TEXT EXTRACT:
--------------------------------
I just now got back from having a (very) late lunch with Katie at our nearby Schlotzky's. As I'm now rather tardy with my submission for this month's column draft, I was a bit preoccupied, still trying to crystallize a topic. I was not as attentive a lunch companion as I would like to have been. Katie pretended not to notice. I was already drifting toward the idea of creativity in aikido, when in walks a young woman dressed in a black hoodie, with bold white letters on the front that proclaimed "Originality is Dead." I knew then and there I had my lead.
But the preamble extends a little further back. Katie and I don't watch much television, at least not of the broadcast variety. We do, however, sometimes like to review some TV series -- either long gone or recently popular -- on disk. We cycle through several of these at a time, and one of the ones we're slowly making our way through is "Northern Exposure." There's an episode where Holling is shown taking great pride and pleasure in his hobby of doing paint-by-numbers kits. Enjoys, that is, until Maurice derides the practice as being entirely devoid of artistic merit, creativity, or originality. Chris, the series' artiste résident
, intervenes in an attempt to help Holling connect with his Inner Artist. I'll spare you the spoilers.
--------------------------------
DATA RECORDS:
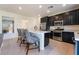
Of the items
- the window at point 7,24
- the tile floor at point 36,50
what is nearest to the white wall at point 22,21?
the window at point 7,24

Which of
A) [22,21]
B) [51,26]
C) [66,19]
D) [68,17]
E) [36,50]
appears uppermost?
[68,17]

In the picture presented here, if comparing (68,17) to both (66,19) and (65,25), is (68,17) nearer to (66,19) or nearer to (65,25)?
(66,19)

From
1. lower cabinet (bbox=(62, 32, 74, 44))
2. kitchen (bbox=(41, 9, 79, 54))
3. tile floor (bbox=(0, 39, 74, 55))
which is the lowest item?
tile floor (bbox=(0, 39, 74, 55))

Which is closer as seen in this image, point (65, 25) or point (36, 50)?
point (36, 50)

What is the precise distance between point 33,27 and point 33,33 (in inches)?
19.9

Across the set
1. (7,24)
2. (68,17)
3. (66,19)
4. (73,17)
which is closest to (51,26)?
(66,19)

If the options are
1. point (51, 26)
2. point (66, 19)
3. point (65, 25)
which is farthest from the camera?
point (51, 26)

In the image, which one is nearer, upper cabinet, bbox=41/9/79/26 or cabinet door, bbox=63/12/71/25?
upper cabinet, bbox=41/9/79/26

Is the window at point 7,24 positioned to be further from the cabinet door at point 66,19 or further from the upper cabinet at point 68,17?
the cabinet door at point 66,19

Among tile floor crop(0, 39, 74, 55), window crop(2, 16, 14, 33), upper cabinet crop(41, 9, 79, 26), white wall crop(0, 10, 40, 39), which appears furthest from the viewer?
upper cabinet crop(41, 9, 79, 26)

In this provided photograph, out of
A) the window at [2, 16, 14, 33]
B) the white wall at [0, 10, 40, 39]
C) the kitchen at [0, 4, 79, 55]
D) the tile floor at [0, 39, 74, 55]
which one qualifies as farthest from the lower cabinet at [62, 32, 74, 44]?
the window at [2, 16, 14, 33]

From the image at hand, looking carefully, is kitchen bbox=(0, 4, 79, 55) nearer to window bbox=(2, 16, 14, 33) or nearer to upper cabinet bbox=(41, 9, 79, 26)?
upper cabinet bbox=(41, 9, 79, 26)
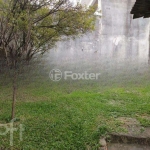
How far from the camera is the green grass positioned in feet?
10.2

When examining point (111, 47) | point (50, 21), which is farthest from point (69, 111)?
point (111, 47)

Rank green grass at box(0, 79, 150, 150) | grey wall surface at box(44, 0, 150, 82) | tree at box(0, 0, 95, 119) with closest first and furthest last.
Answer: green grass at box(0, 79, 150, 150)
tree at box(0, 0, 95, 119)
grey wall surface at box(44, 0, 150, 82)

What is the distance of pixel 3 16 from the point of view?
18.7 ft

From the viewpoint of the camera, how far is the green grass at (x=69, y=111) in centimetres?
310

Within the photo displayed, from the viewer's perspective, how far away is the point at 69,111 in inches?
169

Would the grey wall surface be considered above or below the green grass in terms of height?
above

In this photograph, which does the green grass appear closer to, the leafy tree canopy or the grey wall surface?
the leafy tree canopy

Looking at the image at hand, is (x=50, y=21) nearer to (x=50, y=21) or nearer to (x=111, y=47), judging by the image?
(x=50, y=21)

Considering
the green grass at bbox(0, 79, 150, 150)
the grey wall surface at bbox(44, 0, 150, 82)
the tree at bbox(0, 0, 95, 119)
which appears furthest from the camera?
the grey wall surface at bbox(44, 0, 150, 82)

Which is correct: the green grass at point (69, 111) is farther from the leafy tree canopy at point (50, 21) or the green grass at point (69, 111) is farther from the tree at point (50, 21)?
the leafy tree canopy at point (50, 21)

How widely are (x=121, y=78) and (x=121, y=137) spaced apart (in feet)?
15.2

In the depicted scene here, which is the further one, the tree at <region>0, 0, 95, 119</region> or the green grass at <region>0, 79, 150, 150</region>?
the tree at <region>0, 0, 95, 119</region>

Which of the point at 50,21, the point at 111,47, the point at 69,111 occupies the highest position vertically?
the point at 50,21

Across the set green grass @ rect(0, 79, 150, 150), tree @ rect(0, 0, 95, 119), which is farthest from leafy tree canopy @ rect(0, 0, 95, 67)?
green grass @ rect(0, 79, 150, 150)
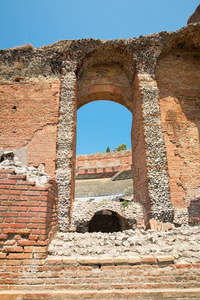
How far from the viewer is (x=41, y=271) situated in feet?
8.70

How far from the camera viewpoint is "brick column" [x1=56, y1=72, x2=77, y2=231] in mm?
6766

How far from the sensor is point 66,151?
7523 mm

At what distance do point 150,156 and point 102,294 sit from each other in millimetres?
5417

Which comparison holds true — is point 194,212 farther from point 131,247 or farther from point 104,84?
point 104,84

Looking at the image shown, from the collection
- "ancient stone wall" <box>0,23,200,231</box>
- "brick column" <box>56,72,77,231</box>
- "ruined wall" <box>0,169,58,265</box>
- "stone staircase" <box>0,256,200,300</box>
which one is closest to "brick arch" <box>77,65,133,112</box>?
"ancient stone wall" <box>0,23,200,231</box>

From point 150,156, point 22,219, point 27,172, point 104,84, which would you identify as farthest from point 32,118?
point 22,219

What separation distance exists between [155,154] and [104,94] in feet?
14.6

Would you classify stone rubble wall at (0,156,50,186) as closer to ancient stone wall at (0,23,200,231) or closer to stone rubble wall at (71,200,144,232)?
ancient stone wall at (0,23,200,231)

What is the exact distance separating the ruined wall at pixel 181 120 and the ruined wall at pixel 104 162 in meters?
22.0

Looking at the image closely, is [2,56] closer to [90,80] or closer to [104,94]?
[90,80]

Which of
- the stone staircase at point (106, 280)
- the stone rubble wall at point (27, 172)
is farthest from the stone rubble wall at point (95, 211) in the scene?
the stone staircase at point (106, 280)

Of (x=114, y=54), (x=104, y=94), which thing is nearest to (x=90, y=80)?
(x=104, y=94)

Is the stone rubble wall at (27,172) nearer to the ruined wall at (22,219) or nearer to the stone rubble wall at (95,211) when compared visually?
the ruined wall at (22,219)

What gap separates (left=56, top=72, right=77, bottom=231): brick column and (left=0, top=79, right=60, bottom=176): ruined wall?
28 cm
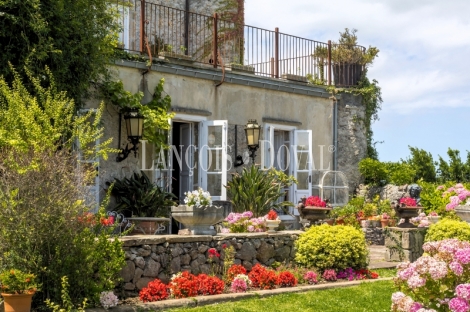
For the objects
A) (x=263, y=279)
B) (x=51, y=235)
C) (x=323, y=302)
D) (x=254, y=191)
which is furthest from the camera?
(x=254, y=191)

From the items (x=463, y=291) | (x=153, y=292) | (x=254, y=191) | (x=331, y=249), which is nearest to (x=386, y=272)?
(x=331, y=249)

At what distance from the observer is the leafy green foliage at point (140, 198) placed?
1245 cm

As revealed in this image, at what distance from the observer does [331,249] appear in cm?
1037

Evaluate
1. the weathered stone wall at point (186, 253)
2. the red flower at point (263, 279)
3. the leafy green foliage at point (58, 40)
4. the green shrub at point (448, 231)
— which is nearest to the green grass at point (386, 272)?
the green shrub at point (448, 231)

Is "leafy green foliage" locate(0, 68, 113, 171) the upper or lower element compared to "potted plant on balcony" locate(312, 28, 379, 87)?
lower

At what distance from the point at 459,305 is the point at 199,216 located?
461 cm

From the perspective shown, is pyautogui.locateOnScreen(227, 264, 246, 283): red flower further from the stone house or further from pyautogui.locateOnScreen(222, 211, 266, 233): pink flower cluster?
the stone house

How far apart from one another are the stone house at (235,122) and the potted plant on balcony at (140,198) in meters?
0.33

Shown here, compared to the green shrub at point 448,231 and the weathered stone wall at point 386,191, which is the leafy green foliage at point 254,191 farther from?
the weathered stone wall at point 386,191

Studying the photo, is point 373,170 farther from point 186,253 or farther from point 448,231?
point 186,253

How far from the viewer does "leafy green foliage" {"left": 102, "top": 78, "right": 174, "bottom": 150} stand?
12.7 m

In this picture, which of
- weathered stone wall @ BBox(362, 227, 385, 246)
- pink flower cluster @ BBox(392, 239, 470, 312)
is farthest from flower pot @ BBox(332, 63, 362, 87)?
pink flower cluster @ BBox(392, 239, 470, 312)

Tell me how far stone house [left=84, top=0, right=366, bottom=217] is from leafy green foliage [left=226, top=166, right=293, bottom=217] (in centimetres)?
28

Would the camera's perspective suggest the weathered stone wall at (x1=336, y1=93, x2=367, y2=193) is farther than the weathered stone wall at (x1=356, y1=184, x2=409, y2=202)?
Yes
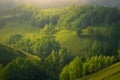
--------------------------------
TO-DO LIST:
1. In the column extract, what did the bold white letters on the young woman's hoodie say?
2. Resume the column extract on creativity in aikido, picking up right after its last sentence.

TASK-BY-TASK RESULTS:
1. "Originality is Dead."

2.
So... aikido. Is aikido an art form? What place is there in aikido for originality, creativity, inspiration, or distinctive personal style and method? More broadly (and setting aside the debate as to whether aikido is a "real" martial art), are martial arts actually art forms? Should we think of aikido as an artless discipline? Does it matter how we classify such things?
It matters to the extent that how we think about our discipline affects how we engage with our discipline. We can try to evaluate the respective merits of different approaches, but before we go there, let me just ask you a few questions:
To what extent are you doing paint-by-numbers aikido?
To what extent are you responsible for developing your own aikido, with your own unique, personal style?
If you personally identify with one of these two camps, how do you regard those in the other camp?
If we allow that aikido is, on some level, by some interpretation, an art form, then we probably accept that there is some craft to be learned, some basic mechanics (if not, in fact, mastery) that all practitioners should expect to achieve. And however fraught the distinction between Art and Craft, we can stipulate that the degree of originality and inspiration offers some level of differentiation.
In almost all the arts, we can find examples of those who are self-taught, and those who come up through schooling, either informal or rigorously classical. And in all instances, if we look hard, we might find examples of dreadful mediocrity, and instances of breathtaking brilliance.
I don't know if it's true, but I heard once that the first thing Salvador Dali taught his apprentices was how to execute his signature. What would this say about the authenticity of a Dali painting?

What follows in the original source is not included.